The logform command formats a logical volume for use as a log device, which stores transactional information about file system metadata changes and can be used to roll back incomplete operations if the machine crashes. The logform command is destructive; it wipes out all data in the logical volume. Accidentally running this on a file system completely destroys all file system data. The logform command should only be run on CLOSED logical volumes. If a log device is open due to its use by a mounted file system, the file system should be unmounted prior to running logform against the log device.
Run the following to ensure that the log device is closed:
 lsvg -l <VGname>

Here are some examples of messages you might receive that would indicate a corrupt log device:
     failure replaying log
     media is not formatted or format is not correct

Examples of logform use:
     logform /dev/loglv00
     logform: destroy /dev/loglv00 (y)?y


If you receive one of the following errors from the fsck or mount commands, the problem may be a corrupted superblock.
fsck: Not an AIX4 file system
fsck: Not an AIXV4 file system
fsck: Not a recognized file system type
0506-342 The superblock is dirty.  Run a full fsck to fix.
mount: invalid argument

The backup superblock can be copied over the primary superblock via one of these commands:

dd count=1 bs=4k skip=31 seek=1 if=/dev/lv00 of=/dev/lv00 (JFS)
dd count=1 bs=4k skip=15 seek=8 if=/dev/lv00 of=/dev/lv00 (JFS2) (Version 5 only)
fsck -p /dev/lv00 (works for both JFS and JFS2)

Once the copying over is completed, check the integrity of the file system by issuing:
fsck /dev/lv00
In many cases, copying the backup superblock to the primary superblock will recover the file system. If this does not work, you will have to recreate the file system and restore the data from a backup.

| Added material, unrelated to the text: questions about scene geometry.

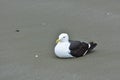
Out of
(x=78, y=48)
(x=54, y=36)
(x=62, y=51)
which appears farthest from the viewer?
(x=54, y=36)

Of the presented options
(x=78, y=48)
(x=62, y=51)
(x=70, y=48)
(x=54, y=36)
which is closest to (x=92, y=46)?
(x=78, y=48)

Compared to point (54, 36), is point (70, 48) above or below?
Result: below

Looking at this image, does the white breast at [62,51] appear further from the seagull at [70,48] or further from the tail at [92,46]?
the tail at [92,46]

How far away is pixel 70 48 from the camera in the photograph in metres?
6.82

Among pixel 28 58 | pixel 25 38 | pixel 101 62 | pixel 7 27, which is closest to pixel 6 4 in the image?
pixel 7 27

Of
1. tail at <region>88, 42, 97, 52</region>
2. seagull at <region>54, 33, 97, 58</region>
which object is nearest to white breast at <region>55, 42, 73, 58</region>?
seagull at <region>54, 33, 97, 58</region>

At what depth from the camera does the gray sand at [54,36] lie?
6216 mm

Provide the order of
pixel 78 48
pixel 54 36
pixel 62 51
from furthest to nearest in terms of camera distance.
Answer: pixel 54 36, pixel 78 48, pixel 62 51

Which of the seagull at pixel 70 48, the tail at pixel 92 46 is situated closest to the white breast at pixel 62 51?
the seagull at pixel 70 48

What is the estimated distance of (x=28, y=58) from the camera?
6.87 metres

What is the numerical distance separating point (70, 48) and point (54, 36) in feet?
4.07

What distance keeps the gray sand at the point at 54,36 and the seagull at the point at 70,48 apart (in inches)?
3.8

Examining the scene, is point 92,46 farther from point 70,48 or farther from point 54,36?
point 54,36

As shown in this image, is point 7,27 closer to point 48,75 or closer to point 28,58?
point 28,58
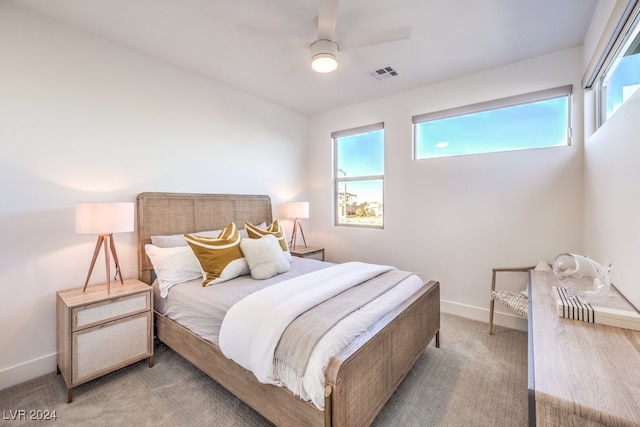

It is not possible under normal circumstances to unmount //usr/tmp, and /var, and thus close /dev/hd8 (the primary rootvg log device) so they can be checked or fixed. This can only be done in maintenance mode.
1.       Boot the machine into maintenance mode, access the rootvg volume group, and start a shell prior to mounting the file systems. If you need assistance with this, contact your AIX support center.
2.       Run the following commands to fsck the primary file systems:

fsck /dev/hd4
fsck /dev/hd2
fsck /dev/hd3
fsck /dev/hd9var
fsck /dev/hd1

Other fsck options as outlined previously can also be used, where appropriate.
3.       Format the default jfslog for the rootvg JFS file systems with:
/usr/sbin/logform /dev/hd8
Answer when asked if you want to destroy the log.
4.       Type exit to exit from the shell. The primary file systems will automatically mount.
5.       Shutdown and reboot with the key in normal:
sync;sync;sync;shutdown -Fr
You can also run fsck on any user-created file systems in rootvg, if needed. This can typically be done in normal mode.